Martin County to host summit on Lake O land-buy bill

Posted at 5:44 PM, Feb 21, 2017
and last updated 2019-03-27 12:10:43-04

The gates are closed at the St. Lucie Lock and have been for some time.  There's no toxic algae to worry about for the moment, but Lake Okeechobee was still a hot topic at Tuesday's Martin County Commission meeting.

A group of speakers asked commissioners to reconsider their public support of State Senator Joe Negron’s push to buy land south of the lake for a reservoir.

“Senate Bill 10 has potential to negatively impact family-owned farms that have been providing for our local communities with homegrown food for many generations," said David Hafner with the Martin County Young Farmers and Ranchers Committee.

"In light of you guys recently supporting Senate Bill 10, we're very concerned," added Julia Du Plooy with the Lake Okeechobee Business Alliance.

Commissioners had voted to back Senator Negron’s plan last week.

“There is a component south of the lake that needs to be done, some compromises need to be made," said Commissioner Harold Jenkins.

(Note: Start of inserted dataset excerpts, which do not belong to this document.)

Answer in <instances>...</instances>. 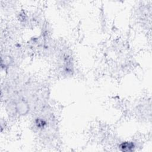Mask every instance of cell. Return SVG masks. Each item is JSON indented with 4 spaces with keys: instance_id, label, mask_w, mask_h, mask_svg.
Returning <instances> with one entry per match:
<instances>
[{
    "instance_id": "cell-1",
    "label": "cell",
    "mask_w": 152,
    "mask_h": 152,
    "mask_svg": "<svg viewBox=\"0 0 152 152\" xmlns=\"http://www.w3.org/2000/svg\"><path fill=\"white\" fill-rule=\"evenodd\" d=\"M122 151H131L134 150V148L135 147L133 142L131 141H126L122 142L119 147Z\"/></svg>"
}]
</instances>
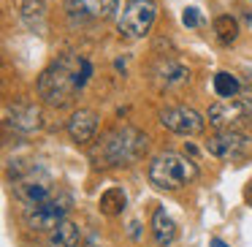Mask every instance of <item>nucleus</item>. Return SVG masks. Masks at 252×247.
<instances>
[{
  "label": "nucleus",
  "instance_id": "nucleus-1",
  "mask_svg": "<svg viewBox=\"0 0 252 247\" xmlns=\"http://www.w3.org/2000/svg\"><path fill=\"white\" fill-rule=\"evenodd\" d=\"M90 76H93L90 60L68 52V55L57 57V60L38 76V95L46 104L60 109V106H68L76 98V93L87 84Z\"/></svg>",
  "mask_w": 252,
  "mask_h": 247
},
{
  "label": "nucleus",
  "instance_id": "nucleus-2",
  "mask_svg": "<svg viewBox=\"0 0 252 247\" xmlns=\"http://www.w3.org/2000/svg\"><path fill=\"white\" fill-rule=\"evenodd\" d=\"M147 152V136L136 128H117L111 131L103 141L98 144V149L93 152L95 166L100 169H109V166H125L138 160Z\"/></svg>",
  "mask_w": 252,
  "mask_h": 247
},
{
  "label": "nucleus",
  "instance_id": "nucleus-3",
  "mask_svg": "<svg viewBox=\"0 0 252 247\" xmlns=\"http://www.w3.org/2000/svg\"><path fill=\"white\" fill-rule=\"evenodd\" d=\"M198 176V166L190 158H182L176 152H163L149 163V182L163 190H176L185 187Z\"/></svg>",
  "mask_w": 252,
  "mask_h": 247
},
{
  "label": "nucleus",
  "instance_id": "nucleus-4",
  "mask_svg": "<svg viewBox=\"0 0 252 247\" xmlns=\"http://www.w3.org/2000/svg\"><path fill=\"white\" fill-rule=\"evenodd\" d=\"M155 17H158L155 0H127L120 19H117V30L125 38H144L152 30Z\"/></svg>",
  "mask_w": 252,
  "mask_h": 247
},
{
  "label": "nucleus",
  "instance_id": "nucleus-5",
  "mask_svg": "<svg viewBox=\"0 0 252 247\" xmlns=\"http://www.w3.org/2000/svg\"><path fill=\"white\" fill-rule=\"evenodd\" d=\"M209 122L217 131H247L252 128V106L244 98H222L209 106Z\"/></svg>",
  "mask_w": 252,
  "mask_h": 247
},
{
  "label": "nucleus",
  "instance_id": "nucleus-6",
  "mask_svg": "<svg viewBox=\"0 0 252 247\" xmlns=\"http://www.w3.org/2000/svg\"><path fill=\"white\" fill-rule=\"evenodd\" d=\"M206 152L220 160H233V163H244L252 158V139L244 131H220L206 141Z\"/></svg>",
  "mask_w": 252,
  "mask_h": 247
},
{
  "label": "nucleus",
  "instance_id": "nucleus-7",
  "mask_svg": "<svg viewBox=\"0 0 252 247\" xmlns=\"http://www.w3.org/2000/svg\"><path fill=\"white\" fill-rule=\"evenodd\" d=\"M65 212H68V198L49 196V198H44V201H38V204L25 207L22 220H25V225H28L30 231H55L57 225L63 223Z\"/></svg>",
  "mask_w": 252,
  "mask_h": 247
},
{
  "label": "nucleus",
  "instance_id": "nucleus-8",
  "mask_svg": "<svg viewBox=\"0 0 252 247\" xmlns=\"http://www.w3.org/2000/svg\"><path fill=\"white\" fill-rule=\"evenodd\" d=\"M14 196L30 207V204H38L44 198L52 196V179L46 171L41 169H28L25 174H17L14 176Z\"/></svg>",
  "mask_w": 252,
  "mask_h": 247
},
{
  "label": "nucleus",
  "instance_id": "nucleus-9",
  "mask_svg": "<svg viewBox=\"0 0 252 247\" xmlns=\"http://www.w3.org/2000/svg\"><path fill=\"white\" fill-rule=\"evenodd\" d=\"M160 122L179 136H198L203 131V117L190 106H168L160 111Z\"/></svg>",
  "mask_w": 252,
  "mask_h": 247
},
{
  "label": "nucleus",
  "instance_id": "nucleus-10",
  "mask_svg": "<svg viewBox=\"0 0 252 247\" xmlns=\"http://www.w3.org/2000/svg\"><path fill=\"white\" fill-rule=\"evenodd\" d=\"M120 8V0H65V11L73 22L109 19Z\"/></svg>",
  "mask_w": 252,
  "mask_h": 247
},
{
  "label": "nucleus",
  "instance_id": "nucleus-11",
  "mask_svg": "<svg viewBox=\"0 0 252 247\" xmlns=\"http://www.w3.org/2000/svg\"><path fill=\"white\" fill-rule=\"evenodd\" d=\"M95 131H98V114L90 109H79L76 114L68 120V133L76 144H87L93 141Z\"/></svg>",
  "mask_w": 252,
  "mask_h": 247
},
{
  "label": "nucleus",
  "instance_id": "nucleus-12",
  "mask_svg": "<svg viewBox=\"0 0 252 247\" xmlns=\"http://www.w3.org/2000/svg\"><path fill=\"white\" fill-rule=\"evenodd\" d=\"M155 76H158V82L165 84V87H176V84L190 82V71L176 60H160L158 68H155Z\"/></svg>",
  "mask_w": 252,
  "mask_h": 247
},
{
  "label": "nucleus",
  "instance_id": "nucleus-13",
  "mask_svg": "<svg viewBox=\"0 0 252 247\" xmlns=\"http://www.w3.org/2000/svg\"><path fill=\"white\" fill-rule=\"evenodd\" d=\"M152 236L160 247L171 245L176 239V223L171 220V214L165 209H155V217H152Z\"/></svg>",
  "mask_w": 252,
  "mask_h": 247
},
{
  "label": "nucleus",
  "instance_id": "nucleus-14",
  "mask_svg": "<svg viewBox=\"0 0 252 247\" xmlns=\"http://www.w3.org/2000/svg\"><path fill=\"white\" fill-rule=\"evenodd\" d=\"M22 22L28 25L33 33H44L46 30V3L44 0H25Z\"/></svg>",
  "mask_w": 252,
  "mask_h": 247
},
{
  "label": "nucleus",
  "instance_id": "nucleus-15",
  "mask_svg": "<svg viewBox=\"0 0 252 247\" xmlns=\"http://www.w3.org/2000/svg\"><path fill=\"white\" fill-rule=\"evenodd\" d=\"M79 242H82V228L68 220H63L49 236V247H79Z\"/></svg>",
  "mask_w": 252,
  "mask_h": 247
},
{
  "label": "nucleus",
  "instance_id": "nucleus-16",
  "mask_svg": "<svg viewBox=\"0 0 252 247\" xmlns=\"http://www.w3.org/2000/svg\"><path fill=\"white\" fill-rule=\"evenodd\" d=\"M8 117H11L8 125L19 128V131H25V133L35 131V128H38V120H41L35 106H14V109H8Z\"/></svg>",
  "mask_w": 252,
  "mask_h": 247
},
{
  "label": "nucleus",
  "instance_id": "nucleus-17",
  "mask_svg": "<svg viewBox=\"0 0 252 247\" xmlns=\"http://www.w3.org/2000/svg\"><path fill=\"white\" fill-rule=\"evenodd\" d=\"M127 207V196L122 187H109V190L100 196V212L109 214V217H117V214H122Z\"/></svg>",
  "mask_w": 252,
  "mask_h": 247
},
{
  "label": "nucleus",
  "instance_id": "nucleus-18",
  "mask_svg": "<svg viewBox=\"0 0 252 247\" xmlns=\"http://www.w3.org/2000/svg\"><path fill=\"white\" fill-rule=\"evenodd\" d=\"M214 93H217L220 98H236V95H241V82L233 73L220 71L217 76H214Z\"/></svg>",
  "mask_w": 252,
  "mask_h": 247
},
{
  "label": "nucleus",
  "instance_id": "nucleus-19",
  "mask_svg": "<svg viewBox=\"0 0 252 247\" xmlns=\"http://www.w3.org/2000/svg\"><path fill=\"white\" fill-rule=\"evenodd\" d=\"M214 33H217V38L222 41V44H233V41L239 38V22H236L230 14H222V17L214 19Z\"/></svg>",
  "mask_w": 252,
  "mask_h": 247
},
{
  "label": "nucleus",
  "instance_id": "nucleus-20",
  "mask_svg": "<svg viewBox=\"0 0 252 247\" xmlns=\"http://www.w3.org/2000/svg\"><path fill=\"white\" fill-rule=\"evenodd\" d=\"M241 98H244L247 104L252 106V68H250V71H247L244 82H241Z\"/></svg>",
  "mask_w": 252,
  "mask_h": 247
},
{
  "label": "nucleus",
  "instance_id": "nucleus-21",
  "mask_svg": "<svg viewBox=\"0 0 252 247\" xmlns=\"http://www.w3.org/2000/svg\"><path fill=\"white\" fill-rule=\"evenodd\" d=\"M182 22H185L187 28H195V25H198V11H195V8H187V11L182 14Z\"/></svg>",
  "mask_w": 252,
  "mask_h": 247
},
{
  "label": "nucleus",
  "instance_id": "nucleus-22",
  "mask_svg": "<svg viewBox=\"0 0 252 247\" xmlns=\"http://www.w3.org/2000/svg\"><path fill=\"white\" fill-rule=\"evenodd\" d=\"M212 247H228V245H225L222 239H212Z\"/></svg>",
  "mask_w": 252,
  "mask_h": 247
},
{
  "label": "nucleus",
  "instance_id": "nucleus-23",
  "mask_svg": "<svg viewBox=\"0 0 252 247\" xmlns=\"http://www.w3.org/2000/svg\"><path fill=\"white\" fill-rule=\"evenodd\" d=\"M247 201L252 204V182H250V187H247Z\"/></svg>",
  "mask_w": 252,
  "mask_h": 247
},
{
  "label": "nucleus",
  "instance_id": "nucleus-24",
  "mask_svg": "<svg viewBox=\"0 0 252 247\" xmlns=\"http://www.w3.org/2000/svg\"><path fill=\"white\" fill-rule=\"evenodd\" d=\"M247 19H250V25H252V14H247Z\"/></svg>",
  "mask_w": 252,
  "mask_h": 247
},
{
  "label": "nucleus",
  "instance_id": "nucleus-25",
  "mask_svg": "<svg viewBox=\"0 0 252 247\" xmlns=\"http://www.w3.org/2000/svg\"><path fill=\"white\" fill-rule=\"evenodd\" d=\"M90 247H95V245H90Z\"/></svg>",
  "mask_w": 252,
  "mask_h": 247
}]
</instances>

Most of the opposition was coming from the south side of the lake. Former Hendry County Commissioner Janet Taylor now works with the “Glades Lives Matter” movement. She's concerned about a loss of jobs and a way of life in her community

“We have all the vegetables.  Part of our area is the winter vegetable capital of the country so we are really being impacted," said Taylor.

Martin Commissioner Ed Ciampi proposed a summit that the county would put together, so all the stakeholders could meet.

"If everyone's scientists are confident in their position, let's all get together," said Ciampi.

The idea was strongly opposed by fellow commissioner Sarah Heard.

 “We’re not here to abdicate responsibility for policy to any other elected officials," said Heard.

In the end, commissioners voted 4-1 to move forward with the summit.

“It is a collective decision.  It’s not as if one person comes up with an idea and says here’s the fix.  There is no one fix," said Commission chair Doug Smith.

The commission still supports Senate Bill 10.  The goal now is to get representatives from all 16 counties that make up the South Florida Water Management District to participate.  No date has been set yet for the summit.